Shahlufa

Shahlufa (Classical Syriac: ܫܚܠܘܦܐ, romanized: šaḥlūfā, lit.'Substitute') was a legendary primate of the Church of the East, who is conventionally believed to have reigned from 220 to 224 A.D.

Sources

Brief accounts of the life of Shahlufa are given in the Ecclesiastical Chronicle of the Jacobite writer Bar-Hebraeus (fl. 1280) and in the ecclesiastical histories of the Nestorian writers Mari (twelfth-century), ʿAmr (fourteenth-century) and Sliba (fourteenth-century). These accounts differ slightly, and these minor differences are of significance for scholars interested in tracing the various stages in the development of the legend.

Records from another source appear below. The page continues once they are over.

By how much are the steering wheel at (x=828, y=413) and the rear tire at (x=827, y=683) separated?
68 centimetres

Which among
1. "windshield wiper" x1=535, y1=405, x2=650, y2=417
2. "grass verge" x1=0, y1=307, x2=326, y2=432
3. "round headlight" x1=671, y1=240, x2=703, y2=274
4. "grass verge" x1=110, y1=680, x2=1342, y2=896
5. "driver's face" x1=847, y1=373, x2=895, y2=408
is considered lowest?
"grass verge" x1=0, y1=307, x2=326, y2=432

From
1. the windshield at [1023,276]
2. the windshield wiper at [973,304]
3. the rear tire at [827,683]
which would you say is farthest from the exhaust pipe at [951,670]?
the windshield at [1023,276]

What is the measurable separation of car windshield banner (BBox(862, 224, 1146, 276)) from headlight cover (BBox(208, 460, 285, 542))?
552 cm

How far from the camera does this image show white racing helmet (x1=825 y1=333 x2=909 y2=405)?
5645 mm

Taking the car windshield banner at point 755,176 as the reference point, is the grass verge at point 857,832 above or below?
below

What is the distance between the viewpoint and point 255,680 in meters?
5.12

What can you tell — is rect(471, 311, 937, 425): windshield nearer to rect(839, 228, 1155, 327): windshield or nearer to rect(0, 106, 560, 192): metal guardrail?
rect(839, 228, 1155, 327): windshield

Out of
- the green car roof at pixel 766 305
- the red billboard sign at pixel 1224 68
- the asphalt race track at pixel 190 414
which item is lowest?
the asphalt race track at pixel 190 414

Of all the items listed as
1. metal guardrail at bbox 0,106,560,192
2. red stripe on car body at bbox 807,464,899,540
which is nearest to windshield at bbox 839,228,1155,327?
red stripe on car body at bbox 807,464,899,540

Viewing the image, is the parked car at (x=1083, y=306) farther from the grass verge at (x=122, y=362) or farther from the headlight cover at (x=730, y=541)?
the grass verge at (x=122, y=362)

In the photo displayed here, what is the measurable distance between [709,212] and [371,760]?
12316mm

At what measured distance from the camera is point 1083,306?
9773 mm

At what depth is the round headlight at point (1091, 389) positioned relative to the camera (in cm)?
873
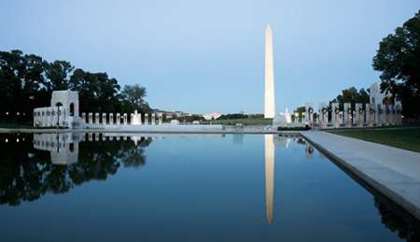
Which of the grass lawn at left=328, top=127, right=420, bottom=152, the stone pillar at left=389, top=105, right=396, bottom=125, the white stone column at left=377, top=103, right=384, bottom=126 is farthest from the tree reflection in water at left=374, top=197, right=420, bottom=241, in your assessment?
the stone pillar at left=389, top=105, right=396, bottom=125

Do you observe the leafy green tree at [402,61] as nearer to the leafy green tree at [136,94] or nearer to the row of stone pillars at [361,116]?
the row of stone pillars at [361,116]

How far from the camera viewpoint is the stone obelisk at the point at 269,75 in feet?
120

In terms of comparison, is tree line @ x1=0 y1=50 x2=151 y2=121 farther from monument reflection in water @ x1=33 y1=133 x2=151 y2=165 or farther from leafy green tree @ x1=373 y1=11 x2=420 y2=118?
Answer: leafy green tree @ x1=373 y1=11 x2=420 y2=118

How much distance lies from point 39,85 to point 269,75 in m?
25.5

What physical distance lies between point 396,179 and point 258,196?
230 centimetres

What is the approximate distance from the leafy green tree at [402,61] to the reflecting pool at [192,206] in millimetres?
13449

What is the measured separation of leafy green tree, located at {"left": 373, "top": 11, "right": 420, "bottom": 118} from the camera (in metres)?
18.7

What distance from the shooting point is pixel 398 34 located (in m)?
20.6

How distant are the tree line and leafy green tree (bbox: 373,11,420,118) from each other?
32.2 metres

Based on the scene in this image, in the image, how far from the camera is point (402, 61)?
62.7 feet

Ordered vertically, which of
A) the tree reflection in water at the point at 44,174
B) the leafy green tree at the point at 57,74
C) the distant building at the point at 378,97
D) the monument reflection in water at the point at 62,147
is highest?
the leafy green tree at the point at 57,74

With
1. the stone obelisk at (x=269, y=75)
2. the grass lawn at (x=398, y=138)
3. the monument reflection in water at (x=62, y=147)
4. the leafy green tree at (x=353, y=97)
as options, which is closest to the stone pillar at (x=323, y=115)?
the stone obelisk at (x=269, y=75)

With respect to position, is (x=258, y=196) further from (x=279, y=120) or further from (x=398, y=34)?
(x=279, y=120)

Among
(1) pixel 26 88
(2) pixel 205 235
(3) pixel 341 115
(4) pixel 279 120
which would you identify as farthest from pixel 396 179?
(1) pixel 26 88
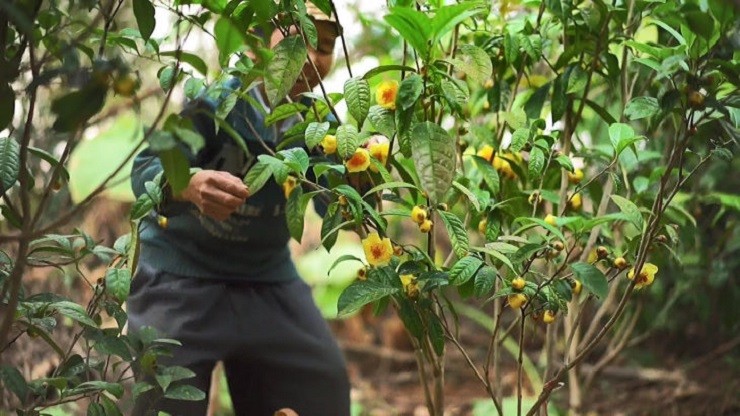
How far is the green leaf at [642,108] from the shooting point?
1348mm

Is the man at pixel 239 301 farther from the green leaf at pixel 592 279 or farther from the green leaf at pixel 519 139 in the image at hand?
the green leaf at pixel 592 279

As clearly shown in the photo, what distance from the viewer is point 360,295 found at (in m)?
1.32

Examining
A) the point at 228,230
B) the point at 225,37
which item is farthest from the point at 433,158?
the point at 228,230

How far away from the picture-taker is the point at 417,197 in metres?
1.53

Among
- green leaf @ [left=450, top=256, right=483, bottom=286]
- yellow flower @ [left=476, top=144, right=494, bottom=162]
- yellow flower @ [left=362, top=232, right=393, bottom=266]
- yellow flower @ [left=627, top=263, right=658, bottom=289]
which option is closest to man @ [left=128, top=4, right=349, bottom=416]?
yellow flower @ [left=476, top=144, right=494, bottom=162]

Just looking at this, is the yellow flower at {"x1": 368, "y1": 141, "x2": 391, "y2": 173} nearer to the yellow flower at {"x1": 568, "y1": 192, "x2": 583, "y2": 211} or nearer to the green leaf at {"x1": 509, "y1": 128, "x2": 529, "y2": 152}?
the green leaf at {"x1": 509, "y1": 128, "x2": 529, "y2": 152}

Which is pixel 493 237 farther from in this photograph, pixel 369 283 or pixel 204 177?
pixel 204 177

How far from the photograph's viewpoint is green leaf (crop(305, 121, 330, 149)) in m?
1.31

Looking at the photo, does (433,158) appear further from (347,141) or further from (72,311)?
(72,311)

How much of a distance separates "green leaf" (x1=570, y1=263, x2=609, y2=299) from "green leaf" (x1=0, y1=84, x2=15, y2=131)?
0.77m

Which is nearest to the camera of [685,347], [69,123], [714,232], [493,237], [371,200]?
[69,123]

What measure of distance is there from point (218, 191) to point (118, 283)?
204mm

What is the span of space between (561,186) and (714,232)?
125 cm

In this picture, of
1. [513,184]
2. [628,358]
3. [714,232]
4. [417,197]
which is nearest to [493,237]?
[417,197]
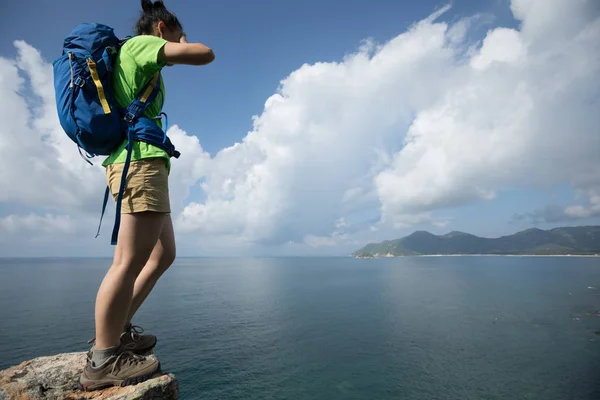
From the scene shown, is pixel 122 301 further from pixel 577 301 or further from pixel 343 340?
pixel 577 301

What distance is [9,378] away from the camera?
3.29 metres

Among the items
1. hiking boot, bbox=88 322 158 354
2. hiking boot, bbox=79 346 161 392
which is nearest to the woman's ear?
hiking boot, bbox=79 346 161 392

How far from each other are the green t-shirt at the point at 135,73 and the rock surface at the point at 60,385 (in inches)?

Although Shahlufa is included in traditional lists of primates of the Church of the East, his existence has been doubted by J. M. Fiey, one of the most eminent twentieth-century scholars of the Church of the East. In Fiey's view, Shahlufa was one of several fictitious bishops of Seleucia-Ctesiphon whose lives were concocted in the sixth century to bridge the gap between the late third century bishop Papa, the first historically attested bishop of Seleucia-Ctesiphon, and the apostle Mari, the legendary founder of Christianity in Persia.

Life of Shahlufa

The following brief account of the life of Shahlufa is given by Bar-Hebraeus:

After Ahadabui, Shahlufa. He was a native of Kashkar. After the death of Ahadabui, the Eastern bishops assembled and consecrated him. He was the first catholicus to be consecrated by the Eastern bishops. He died at Seleucia after fulfilling his office for twenty years.